Lá na copa estávamos mais confortáveis. Eu, pelo menos. Nirlyn Seijas fala um pouco sobre a dinâmica da ocupação, sobre sua curadoria intitulada “O Popular me Atravessa” e nos explica com porcentagens quem estava financiando aquilo. Esse foi um momento tão bonito quanto todos os momentos bonitos da noite. Me senti um espectador-participante tratado como adulto, como apoiador, sem nenhuma hipocrisia, nem minha, nem dela.

Começa então o duo com o título gigante “O horizonte é quando a vista deita os encantos do mundo”,de Ana Brandão e Thiago Cohen,com movimentos referentes à cultura popular pernambucana, sobretudo o cavalo marinho, o boi, o maracatu. Me sinto mais convocado, entendendo melhor porque estávamos ali, fora de um palco italiano, e apesar da dor no cóccix podia perceber melhor o popular nos atravessando. Estava tudo lindo, até que resolveram fazer um joguinho de beber água e cuspir uns aos outros. E como sou chato, não curto saliva alheia sem beijo envolvido, e já sabia onde tudo ia dar, abri meu guarda-chuva e isso gerou riso e os bailarinos responderam dentro da dramaturgia do movimento deles à minha reação, sem subserviência, mas ao mesmo tempo respeitando e acolhendo meu gesto. Sim, eles molharam todo o palco e alguns dos espectadores.

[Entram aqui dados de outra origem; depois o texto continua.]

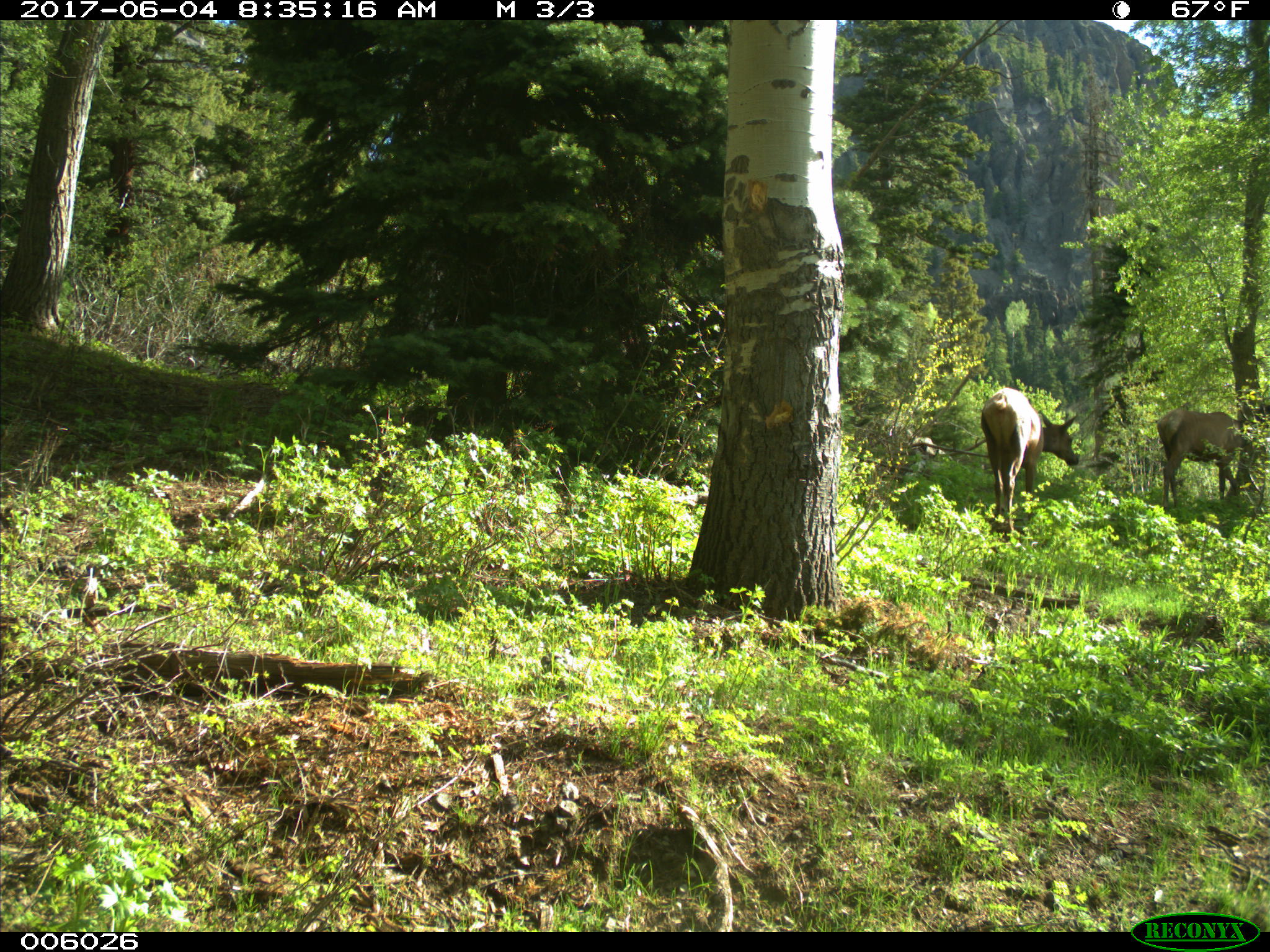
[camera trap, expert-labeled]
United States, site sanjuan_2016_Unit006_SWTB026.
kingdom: Animalia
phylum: Chordata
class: Mammalia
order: Artiodactyla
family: Cervidae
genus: Cervus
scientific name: Cervus elaphus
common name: red deer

E tinhas as cantigas. Eram dois corpos nus da cintura pra cima que ora jogavam entre si em silêncio, ora entoavam cantigas, sendo que em um momento fizeram uma bonita homenagem a mestres da cultura popular de quem ambos se sentiam tributários. E tinha uma alegria no olhar das pessoas. Tinha um afeto que nos atravessava assim como o popular atravessava os espetáculos da noite. E aquela brincadeira chata (pra mim) com a água culminava numa cantiga mais ou menos assim:

“São Sebastião derramou

amor na água

que te deram pra tomar

Bebe, bebe

A água que me deram pra tomar”

E eles terminam coreografia indo em direção ao quintal, mas a chuva torrencial que resolveu cair naquele justo momento não os deixou sair, era muita, muita água. Tanta a água que nos deram pra tomar. E foi aí que caiu a ficha de que minha pulsão em entender tudo não fazia nenhum sentido ali, e meu cóccix continuou doendo, mas sem me convocar tanto. Pensei então no desenho de movimento de ambas as apresentações que nos fizeram efetivamente atravessar aquele espaço. E o sobressalto virou alegria de estar ali, bebendo amor.

E o popular me atravessou. E eu era, novamente, um corpo em casa.